*Exercise task*.
Gather every line of the listing below that contains the word "point", matching its case exactly.

*Exercise material*.
·····
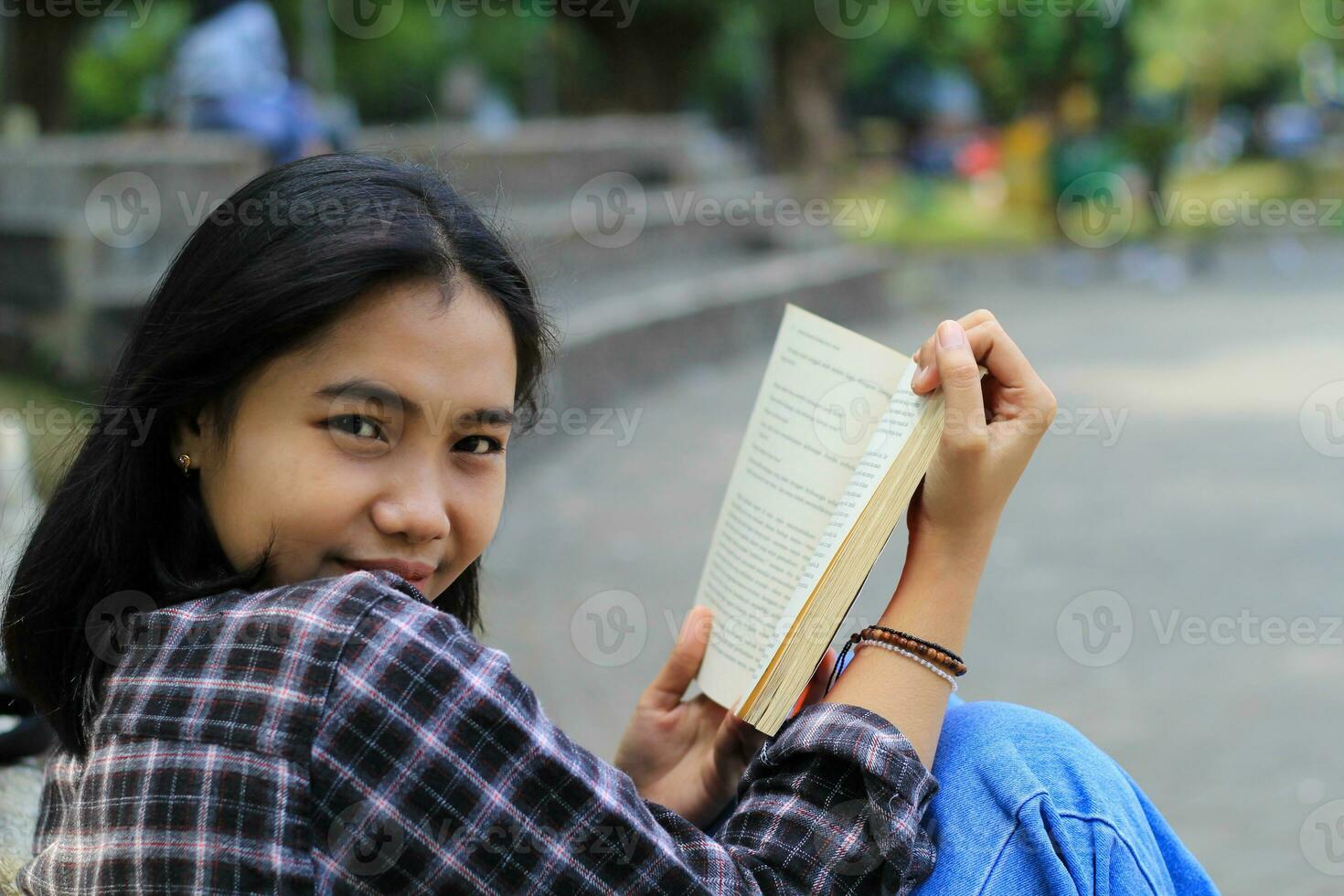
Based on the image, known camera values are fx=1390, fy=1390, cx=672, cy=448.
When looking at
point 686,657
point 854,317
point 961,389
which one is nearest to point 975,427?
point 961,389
·····
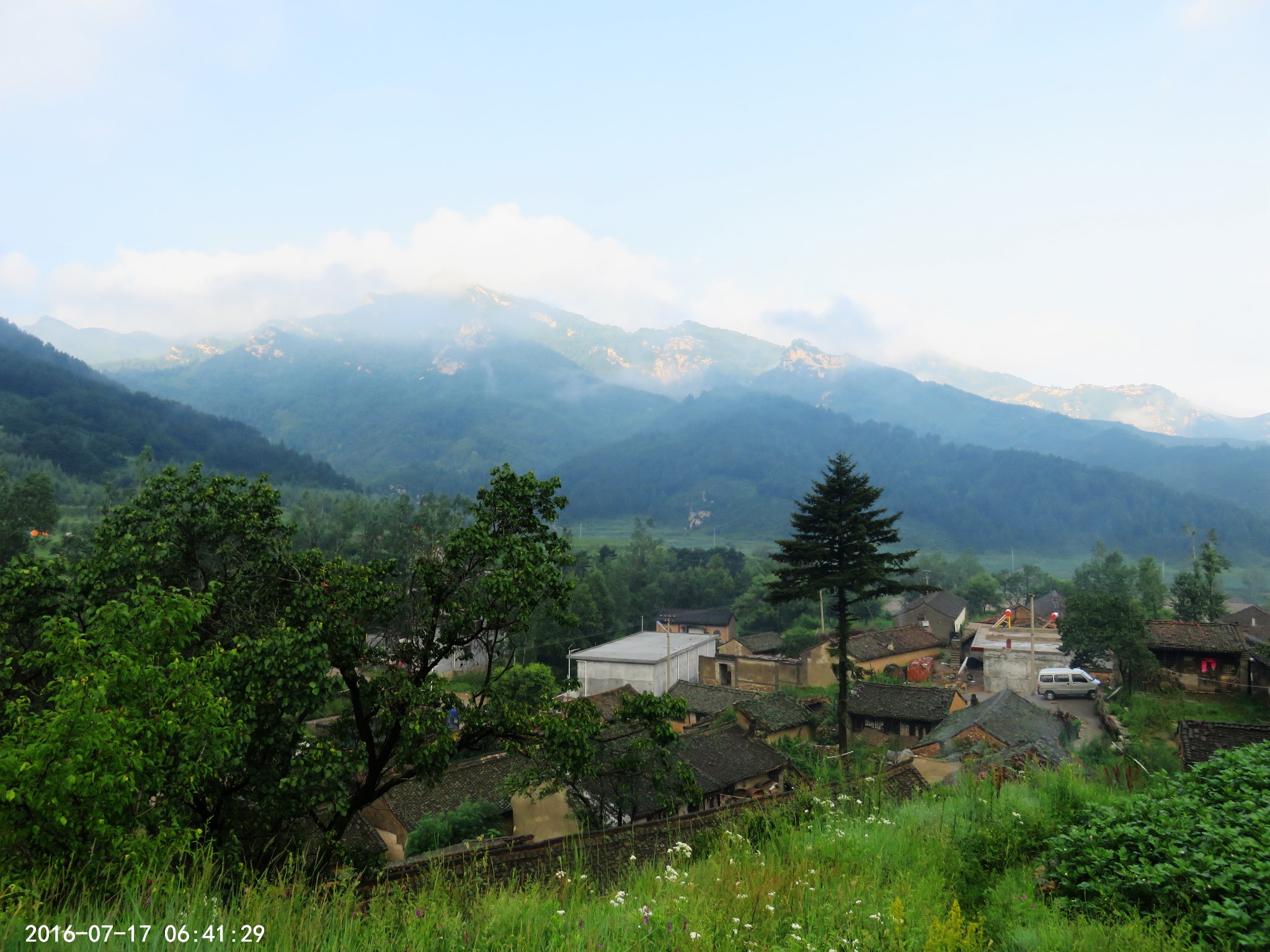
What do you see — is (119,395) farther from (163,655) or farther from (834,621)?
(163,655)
·····
*Task answer*.
point 686,657
point 854,317
point 961,389
which one is nearest to point 975,427?
point 961,389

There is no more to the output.